In the Netherlands, prison is considered a last resort. The country has one of the lowest prison populations in the world while New Zealand has one of the highest.

"The biggest reason is in your country some laws changed and they are tougher now," says Mr Molleman.

"Our judges really reject prison sentences because they have other kinds of sentences, like community services or electronic monitoring."

For every 100,000 people in the Netherlands, 61 are in prison. In New Zealand, it's 217.

Even if the Government succeeds in its promise to reduce prisoner numbers by 30 percent, that number would still be 152 - a figure Catherine Heard, director of the World Prison Research Programme, says isn't good enough.

"It's still more than double the Netherlands, so there's still a long way to go."
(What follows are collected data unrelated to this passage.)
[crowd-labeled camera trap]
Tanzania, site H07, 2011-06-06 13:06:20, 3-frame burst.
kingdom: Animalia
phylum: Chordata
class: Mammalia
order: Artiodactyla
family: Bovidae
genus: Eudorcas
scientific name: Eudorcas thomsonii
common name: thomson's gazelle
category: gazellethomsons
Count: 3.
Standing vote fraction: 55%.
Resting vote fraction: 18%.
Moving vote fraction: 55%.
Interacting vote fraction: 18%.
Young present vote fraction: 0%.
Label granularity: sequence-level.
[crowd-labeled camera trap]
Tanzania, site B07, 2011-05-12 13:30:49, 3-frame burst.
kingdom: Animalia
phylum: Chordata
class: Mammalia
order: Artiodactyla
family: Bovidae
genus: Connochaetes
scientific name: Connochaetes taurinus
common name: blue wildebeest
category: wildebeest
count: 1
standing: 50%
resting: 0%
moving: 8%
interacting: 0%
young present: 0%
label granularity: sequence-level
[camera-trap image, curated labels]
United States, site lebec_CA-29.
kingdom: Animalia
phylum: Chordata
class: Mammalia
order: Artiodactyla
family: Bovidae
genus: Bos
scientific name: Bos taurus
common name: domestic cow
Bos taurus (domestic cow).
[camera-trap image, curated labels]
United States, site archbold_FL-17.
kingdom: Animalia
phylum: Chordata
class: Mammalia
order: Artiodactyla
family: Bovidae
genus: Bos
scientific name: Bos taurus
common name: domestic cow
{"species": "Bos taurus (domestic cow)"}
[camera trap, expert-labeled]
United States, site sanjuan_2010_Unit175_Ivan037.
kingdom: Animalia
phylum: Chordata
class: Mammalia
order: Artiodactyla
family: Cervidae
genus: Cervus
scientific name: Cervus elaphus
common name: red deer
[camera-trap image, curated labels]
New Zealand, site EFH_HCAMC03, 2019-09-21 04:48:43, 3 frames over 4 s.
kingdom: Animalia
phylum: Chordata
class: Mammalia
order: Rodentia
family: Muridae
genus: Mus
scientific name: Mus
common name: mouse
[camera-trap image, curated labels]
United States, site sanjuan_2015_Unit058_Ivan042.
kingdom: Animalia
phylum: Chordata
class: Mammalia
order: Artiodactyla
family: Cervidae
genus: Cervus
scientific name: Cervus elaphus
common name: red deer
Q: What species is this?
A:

The World Prison Brief compares data on all the world's prisons, and says New Zealand's criminal justice system is in crisis. There are simply too many prisoners with nowhere to put them.

In the Netherlands it's quite the opposite - prisons are closing down and being re-purposed into things like the 'Movement Hotel', run by refugees.

Several empty prisons have been used to temporarily house asylum seekers during the refugee crisis.

The lack of prisoners means many people are losing their jobs, but ultimately the problem of empty prisons in the Netherlands is seen as vastly better than bursting ones.

Although change is in the wind in New Zealand, we're a long way off going Dutch.